Rewrite the listing below from the line containing "Which ordering of" down through its final line, replacing "viewer" with "observer" and keeping everything else unchanged.

___ Provided entries

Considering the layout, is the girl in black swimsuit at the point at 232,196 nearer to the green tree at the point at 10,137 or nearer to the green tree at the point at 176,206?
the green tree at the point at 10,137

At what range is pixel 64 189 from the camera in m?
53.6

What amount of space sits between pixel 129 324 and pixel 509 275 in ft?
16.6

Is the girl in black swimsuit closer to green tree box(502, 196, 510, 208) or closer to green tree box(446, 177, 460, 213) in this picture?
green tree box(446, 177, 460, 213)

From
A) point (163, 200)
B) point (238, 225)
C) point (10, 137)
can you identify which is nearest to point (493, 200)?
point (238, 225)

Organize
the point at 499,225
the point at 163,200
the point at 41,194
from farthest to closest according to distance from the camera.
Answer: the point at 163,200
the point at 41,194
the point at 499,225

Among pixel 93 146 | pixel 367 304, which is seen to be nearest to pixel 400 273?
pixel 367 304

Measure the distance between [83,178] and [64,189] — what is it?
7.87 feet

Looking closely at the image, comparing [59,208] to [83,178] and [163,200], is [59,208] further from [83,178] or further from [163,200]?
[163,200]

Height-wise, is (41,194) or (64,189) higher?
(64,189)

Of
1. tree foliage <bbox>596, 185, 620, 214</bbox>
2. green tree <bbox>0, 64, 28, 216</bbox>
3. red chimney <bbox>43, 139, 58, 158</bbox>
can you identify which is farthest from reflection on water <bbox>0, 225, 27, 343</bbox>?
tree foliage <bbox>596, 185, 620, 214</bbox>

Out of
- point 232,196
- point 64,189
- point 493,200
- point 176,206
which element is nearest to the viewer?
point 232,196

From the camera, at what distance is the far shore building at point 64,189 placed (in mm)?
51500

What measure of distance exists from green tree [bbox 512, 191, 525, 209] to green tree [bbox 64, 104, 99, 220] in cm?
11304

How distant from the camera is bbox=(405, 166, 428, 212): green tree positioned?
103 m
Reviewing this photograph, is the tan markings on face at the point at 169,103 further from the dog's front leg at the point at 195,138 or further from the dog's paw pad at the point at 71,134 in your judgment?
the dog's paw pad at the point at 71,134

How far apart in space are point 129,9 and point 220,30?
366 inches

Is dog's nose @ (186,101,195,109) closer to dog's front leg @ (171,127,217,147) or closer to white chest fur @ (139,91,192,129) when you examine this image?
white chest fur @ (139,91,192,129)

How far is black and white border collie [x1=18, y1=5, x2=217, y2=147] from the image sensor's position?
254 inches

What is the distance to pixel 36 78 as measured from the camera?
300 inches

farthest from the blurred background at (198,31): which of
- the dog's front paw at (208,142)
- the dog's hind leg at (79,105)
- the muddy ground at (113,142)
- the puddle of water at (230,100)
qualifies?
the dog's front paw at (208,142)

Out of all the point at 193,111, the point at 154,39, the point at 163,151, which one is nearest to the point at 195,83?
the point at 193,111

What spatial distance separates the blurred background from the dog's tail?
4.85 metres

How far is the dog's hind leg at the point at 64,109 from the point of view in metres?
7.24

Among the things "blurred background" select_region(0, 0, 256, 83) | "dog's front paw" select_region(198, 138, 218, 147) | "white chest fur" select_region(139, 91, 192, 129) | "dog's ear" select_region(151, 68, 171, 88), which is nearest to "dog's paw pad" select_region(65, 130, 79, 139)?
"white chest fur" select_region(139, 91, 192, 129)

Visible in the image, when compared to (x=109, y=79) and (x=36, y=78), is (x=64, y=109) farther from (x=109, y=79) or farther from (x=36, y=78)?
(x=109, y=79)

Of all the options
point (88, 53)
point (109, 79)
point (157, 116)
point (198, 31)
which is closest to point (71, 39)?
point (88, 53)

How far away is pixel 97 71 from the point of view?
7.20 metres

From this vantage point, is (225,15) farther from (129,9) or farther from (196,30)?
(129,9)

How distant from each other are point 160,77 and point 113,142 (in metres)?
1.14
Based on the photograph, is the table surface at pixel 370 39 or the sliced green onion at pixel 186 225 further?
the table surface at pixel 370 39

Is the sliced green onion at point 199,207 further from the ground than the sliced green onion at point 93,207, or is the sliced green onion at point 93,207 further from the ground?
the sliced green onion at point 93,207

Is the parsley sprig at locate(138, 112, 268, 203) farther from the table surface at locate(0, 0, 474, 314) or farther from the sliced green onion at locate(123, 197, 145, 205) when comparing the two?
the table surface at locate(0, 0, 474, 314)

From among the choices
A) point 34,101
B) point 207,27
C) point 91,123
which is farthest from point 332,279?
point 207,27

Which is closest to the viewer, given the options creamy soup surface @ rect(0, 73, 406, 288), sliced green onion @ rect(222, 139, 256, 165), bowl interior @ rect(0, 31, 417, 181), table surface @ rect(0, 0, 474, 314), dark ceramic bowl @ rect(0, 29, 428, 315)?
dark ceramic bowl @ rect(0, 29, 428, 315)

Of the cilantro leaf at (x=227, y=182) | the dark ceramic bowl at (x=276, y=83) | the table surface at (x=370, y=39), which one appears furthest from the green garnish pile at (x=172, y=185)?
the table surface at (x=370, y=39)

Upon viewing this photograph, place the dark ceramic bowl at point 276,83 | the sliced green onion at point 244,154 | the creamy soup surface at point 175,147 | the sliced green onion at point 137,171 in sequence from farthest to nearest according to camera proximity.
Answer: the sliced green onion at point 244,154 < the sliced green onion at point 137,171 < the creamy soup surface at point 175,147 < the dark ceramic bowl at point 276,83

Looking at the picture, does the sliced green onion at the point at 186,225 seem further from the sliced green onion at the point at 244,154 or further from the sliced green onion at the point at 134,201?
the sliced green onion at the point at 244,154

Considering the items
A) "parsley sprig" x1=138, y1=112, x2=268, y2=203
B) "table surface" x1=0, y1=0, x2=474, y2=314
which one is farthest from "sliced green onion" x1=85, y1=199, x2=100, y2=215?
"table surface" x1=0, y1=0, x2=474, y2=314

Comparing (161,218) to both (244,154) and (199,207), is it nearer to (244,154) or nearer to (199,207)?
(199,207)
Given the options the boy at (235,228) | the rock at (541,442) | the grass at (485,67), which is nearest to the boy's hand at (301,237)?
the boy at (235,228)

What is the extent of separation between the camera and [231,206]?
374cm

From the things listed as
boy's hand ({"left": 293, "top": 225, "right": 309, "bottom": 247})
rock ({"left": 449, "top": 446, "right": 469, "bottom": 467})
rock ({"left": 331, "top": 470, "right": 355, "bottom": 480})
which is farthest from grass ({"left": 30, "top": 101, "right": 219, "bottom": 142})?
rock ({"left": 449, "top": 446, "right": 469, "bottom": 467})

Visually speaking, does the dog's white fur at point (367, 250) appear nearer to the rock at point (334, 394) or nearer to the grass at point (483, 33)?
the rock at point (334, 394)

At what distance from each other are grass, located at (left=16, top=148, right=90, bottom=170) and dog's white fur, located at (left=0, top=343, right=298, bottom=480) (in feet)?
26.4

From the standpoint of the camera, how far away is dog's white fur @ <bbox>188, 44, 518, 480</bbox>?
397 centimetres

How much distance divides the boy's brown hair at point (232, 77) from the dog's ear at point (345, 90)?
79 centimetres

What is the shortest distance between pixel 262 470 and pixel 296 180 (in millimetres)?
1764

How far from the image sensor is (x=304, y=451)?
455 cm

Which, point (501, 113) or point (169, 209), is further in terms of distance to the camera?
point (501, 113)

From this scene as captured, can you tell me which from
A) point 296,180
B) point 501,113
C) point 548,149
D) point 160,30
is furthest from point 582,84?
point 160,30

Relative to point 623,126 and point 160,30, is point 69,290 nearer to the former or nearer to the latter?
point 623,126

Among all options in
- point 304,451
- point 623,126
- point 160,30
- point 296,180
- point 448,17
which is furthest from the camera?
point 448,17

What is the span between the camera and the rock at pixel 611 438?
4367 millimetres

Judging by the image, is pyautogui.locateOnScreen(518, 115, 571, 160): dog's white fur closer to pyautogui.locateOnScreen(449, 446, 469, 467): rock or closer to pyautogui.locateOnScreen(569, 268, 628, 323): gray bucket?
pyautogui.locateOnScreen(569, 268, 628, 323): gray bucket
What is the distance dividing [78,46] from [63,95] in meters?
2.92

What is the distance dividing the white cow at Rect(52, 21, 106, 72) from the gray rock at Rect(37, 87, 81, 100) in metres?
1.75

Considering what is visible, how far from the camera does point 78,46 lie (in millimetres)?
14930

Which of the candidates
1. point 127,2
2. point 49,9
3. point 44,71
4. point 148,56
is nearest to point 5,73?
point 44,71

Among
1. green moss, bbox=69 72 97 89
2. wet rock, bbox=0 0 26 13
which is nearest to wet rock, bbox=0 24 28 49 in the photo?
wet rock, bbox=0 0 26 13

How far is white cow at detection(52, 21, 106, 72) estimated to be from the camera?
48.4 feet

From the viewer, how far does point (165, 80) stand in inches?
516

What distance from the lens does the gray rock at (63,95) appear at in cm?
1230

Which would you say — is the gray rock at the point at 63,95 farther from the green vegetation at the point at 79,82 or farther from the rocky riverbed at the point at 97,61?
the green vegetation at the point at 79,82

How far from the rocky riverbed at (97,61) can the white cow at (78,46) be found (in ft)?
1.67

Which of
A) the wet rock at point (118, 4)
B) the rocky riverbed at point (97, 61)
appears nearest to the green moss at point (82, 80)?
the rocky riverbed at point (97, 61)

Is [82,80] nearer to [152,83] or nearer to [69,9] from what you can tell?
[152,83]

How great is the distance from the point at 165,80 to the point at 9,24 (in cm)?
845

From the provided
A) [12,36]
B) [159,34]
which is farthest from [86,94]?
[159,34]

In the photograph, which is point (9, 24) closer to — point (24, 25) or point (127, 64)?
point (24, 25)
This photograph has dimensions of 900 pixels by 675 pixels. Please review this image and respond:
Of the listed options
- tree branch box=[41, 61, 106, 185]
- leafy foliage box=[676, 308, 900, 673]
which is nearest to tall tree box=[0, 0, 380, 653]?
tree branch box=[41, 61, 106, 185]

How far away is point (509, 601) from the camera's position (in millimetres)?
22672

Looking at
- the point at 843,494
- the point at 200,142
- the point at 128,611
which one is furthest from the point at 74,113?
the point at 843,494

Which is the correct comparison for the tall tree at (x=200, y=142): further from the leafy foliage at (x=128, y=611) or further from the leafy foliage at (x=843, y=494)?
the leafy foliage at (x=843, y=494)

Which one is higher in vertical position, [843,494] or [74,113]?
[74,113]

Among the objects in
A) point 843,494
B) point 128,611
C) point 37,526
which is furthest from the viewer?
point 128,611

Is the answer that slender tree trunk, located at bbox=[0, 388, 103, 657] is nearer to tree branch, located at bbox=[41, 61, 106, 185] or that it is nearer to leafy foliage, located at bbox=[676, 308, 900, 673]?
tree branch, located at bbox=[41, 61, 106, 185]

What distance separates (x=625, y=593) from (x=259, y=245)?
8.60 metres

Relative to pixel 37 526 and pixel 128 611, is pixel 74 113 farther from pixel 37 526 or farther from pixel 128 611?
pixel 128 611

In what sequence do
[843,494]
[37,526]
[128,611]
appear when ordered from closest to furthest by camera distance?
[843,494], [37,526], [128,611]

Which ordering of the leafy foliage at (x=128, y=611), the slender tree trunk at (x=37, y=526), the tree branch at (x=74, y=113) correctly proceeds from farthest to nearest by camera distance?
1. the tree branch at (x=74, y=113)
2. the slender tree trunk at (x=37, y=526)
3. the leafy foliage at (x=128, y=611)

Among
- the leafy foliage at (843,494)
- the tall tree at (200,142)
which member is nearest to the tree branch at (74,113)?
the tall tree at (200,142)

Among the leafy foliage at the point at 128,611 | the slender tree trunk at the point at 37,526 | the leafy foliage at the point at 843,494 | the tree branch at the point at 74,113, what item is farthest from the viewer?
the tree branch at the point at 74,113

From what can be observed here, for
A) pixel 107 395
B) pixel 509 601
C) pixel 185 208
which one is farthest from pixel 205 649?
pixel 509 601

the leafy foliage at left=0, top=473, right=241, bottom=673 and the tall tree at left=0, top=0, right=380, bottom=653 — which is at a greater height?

______

• [In response]
Which ordering of the leafy foliage at (x=128, y=611), the slender tree trunk at (x=37, y=526), the tree branch at (x=74, y=113) correctly proceeds from farthest to nearest by camera distance?
1. the tree branch at (x=74, y=113)
2. the slender tree trunk at (x=37, y=526)
3. the leafy foliage at (x=128, y=611)

Among
- the leafy foliage at (843,494)
- the tall tree at (200,142)
which member is nearest to the tree branch at (74,113)?
the tall tree at (200,142)

Among the leafy foliage at the point at 128,611 | the slender tree trunk at the point at 37,526 | the leafy foliage at the point at 843,494 | the tree branch at the point at 74,113, what item is farthest from the observer?
the tree branch at the point at 74,113

From what can be observed here, for
A) pixel 107 395
B) pixel 509 601
C) pixel 185 208
which one is farthest from pixel 205 649?
pixel 509 601

the leafy foliage at left=0, top=473, right=241, bottom=673 and the tall tree at left=0, top=0, right=380, bottom=653 — which is at a greater height?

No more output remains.